### TASK INSTRUCTIONS
Rewrite the data below, changing "metal bar" to "steel bar" wherever it occurs and leaving everything else as it is.

### MATERIAL FOR THIS TASK

::::

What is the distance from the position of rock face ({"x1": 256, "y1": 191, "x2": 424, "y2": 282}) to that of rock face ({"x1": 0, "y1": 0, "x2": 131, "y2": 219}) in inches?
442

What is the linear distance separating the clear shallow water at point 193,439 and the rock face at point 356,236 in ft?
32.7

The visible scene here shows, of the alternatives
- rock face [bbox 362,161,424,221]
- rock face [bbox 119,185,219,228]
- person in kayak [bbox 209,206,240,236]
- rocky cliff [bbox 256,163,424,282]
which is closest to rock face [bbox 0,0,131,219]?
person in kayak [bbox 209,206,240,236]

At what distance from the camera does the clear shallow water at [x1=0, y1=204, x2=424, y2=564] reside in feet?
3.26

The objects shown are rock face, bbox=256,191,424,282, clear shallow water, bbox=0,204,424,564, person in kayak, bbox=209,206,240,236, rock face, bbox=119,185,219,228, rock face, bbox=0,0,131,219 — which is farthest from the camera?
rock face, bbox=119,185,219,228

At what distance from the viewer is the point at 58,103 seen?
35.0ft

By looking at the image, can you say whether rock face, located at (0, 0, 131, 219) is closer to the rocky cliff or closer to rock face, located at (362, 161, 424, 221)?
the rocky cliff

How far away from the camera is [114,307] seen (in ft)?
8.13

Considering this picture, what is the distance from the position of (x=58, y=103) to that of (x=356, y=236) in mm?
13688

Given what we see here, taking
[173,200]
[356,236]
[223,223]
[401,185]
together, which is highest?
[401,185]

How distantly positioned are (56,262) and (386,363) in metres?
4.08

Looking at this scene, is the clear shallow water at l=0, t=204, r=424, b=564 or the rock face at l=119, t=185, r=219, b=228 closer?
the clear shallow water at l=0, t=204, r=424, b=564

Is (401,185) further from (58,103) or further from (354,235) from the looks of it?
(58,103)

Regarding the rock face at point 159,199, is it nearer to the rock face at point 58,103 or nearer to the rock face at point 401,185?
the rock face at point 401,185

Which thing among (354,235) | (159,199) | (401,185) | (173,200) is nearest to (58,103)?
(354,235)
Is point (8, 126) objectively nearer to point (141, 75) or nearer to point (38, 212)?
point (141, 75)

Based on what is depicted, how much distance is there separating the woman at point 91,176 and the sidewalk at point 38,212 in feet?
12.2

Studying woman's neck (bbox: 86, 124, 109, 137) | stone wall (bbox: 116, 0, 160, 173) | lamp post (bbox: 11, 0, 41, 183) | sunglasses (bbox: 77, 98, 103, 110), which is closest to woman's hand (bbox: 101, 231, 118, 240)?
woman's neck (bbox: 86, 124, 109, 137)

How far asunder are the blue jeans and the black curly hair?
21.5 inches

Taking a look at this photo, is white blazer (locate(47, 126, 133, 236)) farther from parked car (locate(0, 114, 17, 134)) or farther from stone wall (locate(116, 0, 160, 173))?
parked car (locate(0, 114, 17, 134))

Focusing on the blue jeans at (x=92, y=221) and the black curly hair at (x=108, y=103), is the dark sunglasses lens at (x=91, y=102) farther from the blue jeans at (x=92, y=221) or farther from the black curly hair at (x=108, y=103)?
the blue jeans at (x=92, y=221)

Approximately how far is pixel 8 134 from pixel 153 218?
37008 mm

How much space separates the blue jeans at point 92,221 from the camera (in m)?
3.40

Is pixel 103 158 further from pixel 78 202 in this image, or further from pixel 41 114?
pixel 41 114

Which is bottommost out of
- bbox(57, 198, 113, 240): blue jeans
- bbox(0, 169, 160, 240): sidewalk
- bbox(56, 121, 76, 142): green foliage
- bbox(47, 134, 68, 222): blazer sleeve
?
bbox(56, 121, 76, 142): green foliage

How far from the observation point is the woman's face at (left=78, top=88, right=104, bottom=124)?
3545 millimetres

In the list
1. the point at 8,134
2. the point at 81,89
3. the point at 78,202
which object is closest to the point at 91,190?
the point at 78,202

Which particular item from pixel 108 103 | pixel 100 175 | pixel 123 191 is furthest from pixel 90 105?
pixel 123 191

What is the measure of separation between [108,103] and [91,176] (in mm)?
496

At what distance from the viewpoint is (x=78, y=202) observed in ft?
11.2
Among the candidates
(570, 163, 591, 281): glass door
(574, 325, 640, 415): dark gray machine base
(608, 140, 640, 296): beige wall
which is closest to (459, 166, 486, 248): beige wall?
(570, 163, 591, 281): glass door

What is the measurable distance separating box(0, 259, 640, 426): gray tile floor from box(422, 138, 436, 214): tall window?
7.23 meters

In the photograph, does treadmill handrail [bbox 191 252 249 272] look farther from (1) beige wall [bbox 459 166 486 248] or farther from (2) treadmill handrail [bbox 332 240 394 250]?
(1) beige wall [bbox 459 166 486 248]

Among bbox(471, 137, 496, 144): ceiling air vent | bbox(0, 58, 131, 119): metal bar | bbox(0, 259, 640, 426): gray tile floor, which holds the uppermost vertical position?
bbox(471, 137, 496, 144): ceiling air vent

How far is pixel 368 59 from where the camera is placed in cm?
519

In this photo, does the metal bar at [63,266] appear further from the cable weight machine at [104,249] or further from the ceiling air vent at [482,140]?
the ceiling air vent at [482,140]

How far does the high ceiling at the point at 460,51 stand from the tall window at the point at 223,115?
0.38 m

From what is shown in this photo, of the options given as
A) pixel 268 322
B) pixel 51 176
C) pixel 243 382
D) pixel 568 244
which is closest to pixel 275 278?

::::

### RESPONSE TO THE EXERCISE
What is the distance from the position of rock face ({"x1": 256, "y1": 191, "x2": 424, "y2": 282}) to that of rock face ({"x1": 0, "y1": 0, "x2": 131, "y2": 219}) in inches?
442

What is the linear distance separating the clear shallow water at point 193,439 and the rock face at point 356,236 in ft?
32.7

The visible scene here shows, of the alternatives
- rock face [bbox 362,161,424,221]
- rock face [bbox 119,185,219,228]
- person in kayak [bbox 209,206,240,236]
- rocky cliff [bbox 256,163,424,282]
which is closest to rock face [bbox 0,0,131,219]?
person in kayak [bbox 209,206,240,236]

At what distance from the camera does the clear shallow water at [x1=0, y1=204, x2=424, y2=564] reside in feet?
3.26

The objects shown are rock face, bbox=256,191,424,282, clear shallow water, bbox=0,204,424,564, person in kayak, bbox=209,206,240,236, rock face, bbox=119,185,219,228, rock face, bbox=0,0,131,219 — which is farthest from the camera?
rock face, bbox=119,185,219,228

At what distance from the viewer is the point at 58,103 seen?
35.0ft

By looking at the image, can you say whether rock face, located at (0, 0, 131, 219) is closer to the rocky cliff or closer to rock face, located at (362, 161, 424, 221)?
the rocky cliff

How far away from the camera is [114,307] seen (in ft)?
8.13

Considering this picture, what is the distance from the position of (x=58, y=103) to that of (x=356, y=236) in mm?
13688

Given what we see here, taking
[173,200]
[356,236]
[223,223]
[401,185]
together, which is highest?
[401,185]

How distantly positioned are (56,262) and (386,363) in metres?
4.08

Looking at this scene, is the clear shallow water at l=0, t=204, r=424, b=564 or the rock face at l=119, t=185, r=219, b=228 closer?
the clear shallow water at l=0, t=204, r=424, b=564

Is (401,185) further from (58,103) or further from (354,235) from the looks of it?
(58,103)

Regarding the rock face at point 159,199, is it nearer to the rock face at point 58,103 or nearer to the rock face at point 401,185?
the rock face at point 401,185

Which thing among (354,235) | (159,199) | (401,185) | (173,200) is nearest to (58,103)?
(354,235)
Is point (8, 126) objectively nearer to point (141, 75) or nearer to point (38, 212)?
point (141, 75)

Based on what is depicted, how much distance is there separating the woman at point 91,176 and the sidewalk at point 38,212 in feet?
12.2

Studying woman's neck (bbox: 86, 124, 109, 137) | stone wall (bbox: 116, 0, 160, 173) | lamp post (bbox: 11, 0, 41, 183) | sunglasses (bbox: 77, 98, 103, 110), which is closest to woman's hand (bbox: 101, 231, 118, 240)?
woman's neck (bbox: 86, 124, 109, 137)

How far asunder are the blue jeans and the black curly hair?
21.5 inches

Taking a look at this photo, is white blazer (locate(47, 126, 133, 236)) farther from parked car (locate(0, 114, 17, 134)) or farther from stone wall (locate(116, 0, 160, 173))?
parked car (locate(0, 114, 17, 134))

Focusing on the blue jeans at (x=92, y=221) and the black curly hair at (x=108, y=103), is the dark sunglasses lens at (x=91, y=102) farther from the blue jeans at (x=92, y=221) or farther from the black curly hair at (x=108, y=103)?
the blue jeans at (x=92, y=221)

Approximately how far is pixel 8 134 from pixel 153 218?
37008 mm

How much space separates the blue jeans at point 92,221 from the camera (in m)?
3.40

Is pixel 103 158 further from pixel 78 202 in this image, or further from pixel 41 114?
pixel 41 114

Which is bottommost out of
- bbox(57, 198, 113, 240): blue jeans
- bbox(0, 169, 160, 240): sidewalk
- bbox(56, 121, 76, 142): green foliage
- bbox(47, 134, 68, 222): blazer sleeve
?
bbox(56, 121, 76, 142): green foliage

How far from the observation point is the woman's face at (left=78, top=88, right=104, bottom=124)?
3545 millimetres

In the list
1. the point at 8,134
2. the point at 81,89
3. the point at 78,202
which object is closest to the point at 91,190?
the point at 78,202

Which particular item from pixel 108 103 | pixel 100 175 | pixel 123 191 is furthest from pixel 90 105?
pixel 123 191

What is the measure of separation between [108,103] and [91,176] (in mm)?
496

At what distance from the viewpoint is (x=78, y=202) observed in ft?
11.2
Among the candidates
(570, 163, 591, 281): glass door
(574, 325, 640, 415): dark gray machine base
(608, 140, 640, 296): beige wall
which is closest to (459, 166, 486, 248): beige wall?
(570, 163, 591, 281): glass door

What is the measurable distance separating box(0, 259, 640, 426): gray tile floor from box(422, 138, 436, 214): tall window?
7.23 meters

In the photograph, does treadmill handrail [bbox 191 252 249 272] look farther from (1) beige wall [bbox 459 166 486 248] or farther from (2) treadmill handrail [bbox 332 240 394 250]?
(1) beige wall [bbox 459 166 486 248]

Among bbox(471, 137, 496, 144): ceiling air vent | bbox(0, 58, 131, 119): steel bar | bbox(0, 259, 640, 426): gray tile floor, which holds the uppermost vertical position?
bbox(471, 137, 496, 144): ceiling air vent

How far is pixel 368 59 from where the camera is placed in cm?
519

In this photo, does the steel bar at [63,266] appear further from the cable weight machine at [104,249] or further from the ceiling air vent at [482,140]?
the ceiling air vent at [482,140]

How far does the high ceiling at the point at 460,51 stand from the tall window at the point at 223,115?
0.38 m

From what is shown in this photo, of the options given as
A) pixel 268 322
B) pixel 51 176
C) pixel 243 382
D) pixel 568 244
which is closest to pixel 275 278?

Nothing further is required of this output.